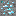 Texture for ffe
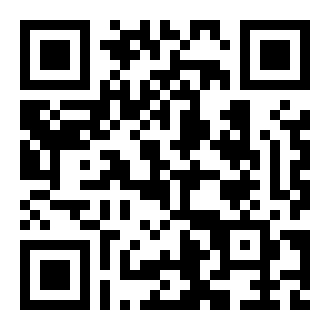 观看视频教程《语文园地二》部编版语文二年级下册课堂教学视频实录-执教老师-王晓姗的二维码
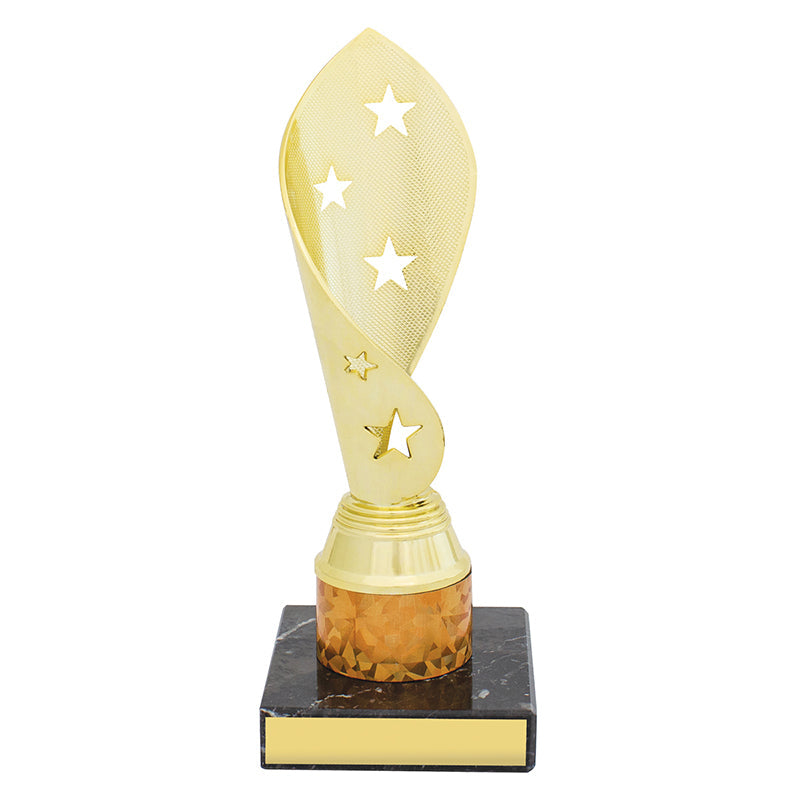 Gold Festival Cup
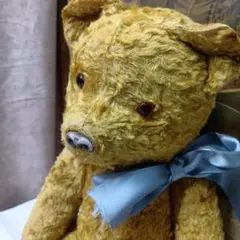 トロリン様 リクエスト 2点 まとめ商品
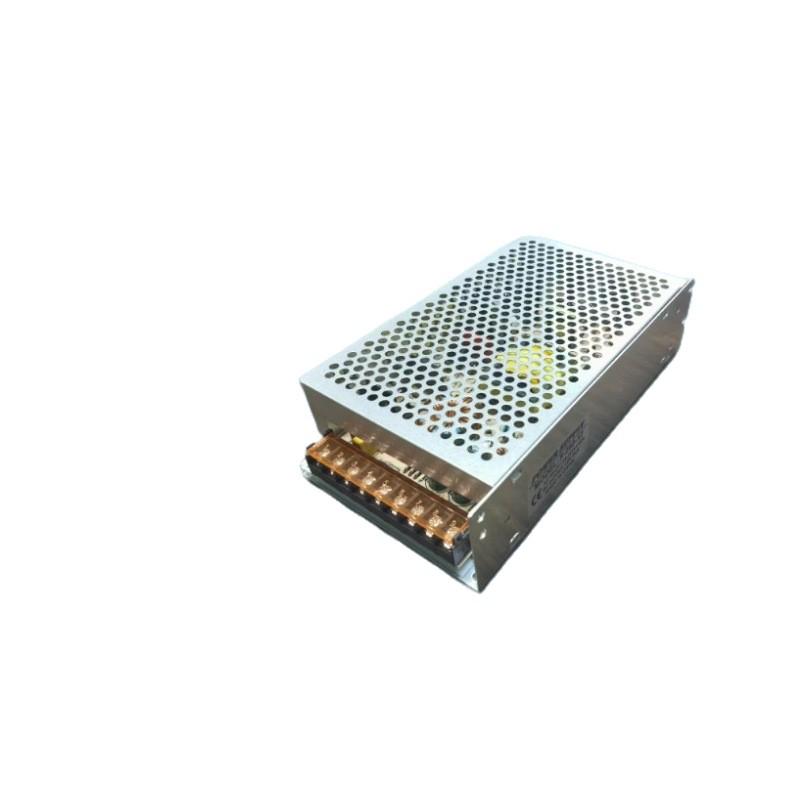 12V 20A Security Monitoring Power Transformer LED Switching Power Supply 250W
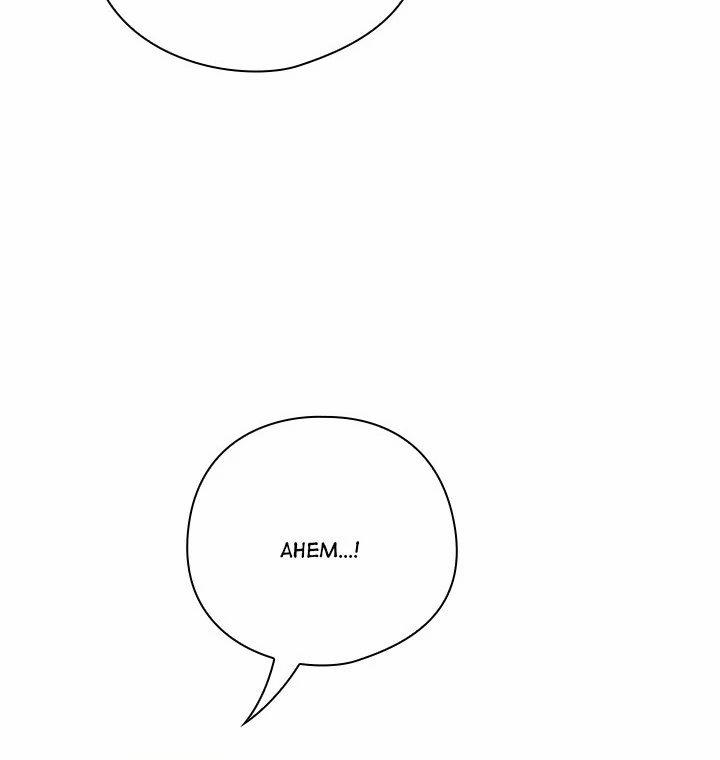 The General Is Here! 45 trang 55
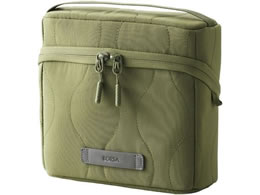 �G���R�� �K�W�F�b�g�|�[�` ��e�ʎ��� ���� �J�[�L BMA-QTGPSGN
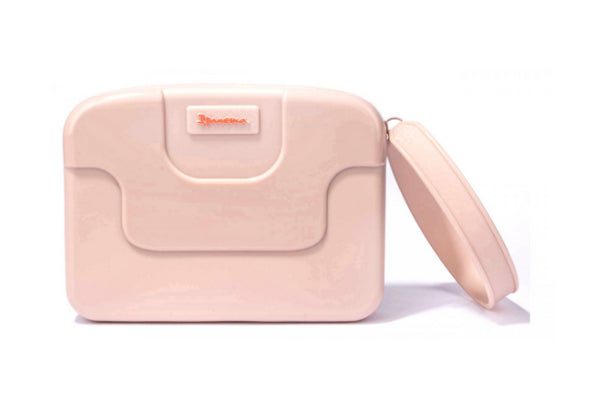 IPANEMA MINI BAG Donna 83628/BC708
◇ ◇ ◇ ◇
Change every "Power" in the entries above to "Electrical" and reproduce everything else unchanged. Leave the pictures out of your version.

> **EXERCISE SOLUTION**
 Texture for ffe
 观看视频教程《语文园地二》部编版语文二年级下册课堂教学视频实录-执教老师-王晓姗的二维码
 Gold Festival Cup
 トロリン様 リクエスト 2点 まとめ商品
 12V 20A Security Monitoring Electrical Transformer LED Switching Electrical Supply 250W
 The General Is Here! 45 trang 55
 �G���R�� �K�W�F�b�g�|�[�` ��e�ʎ��� ���� �J�[�L BMA-QTGPSGN
 IPANEMA MINI BAG Donna 83628/BC708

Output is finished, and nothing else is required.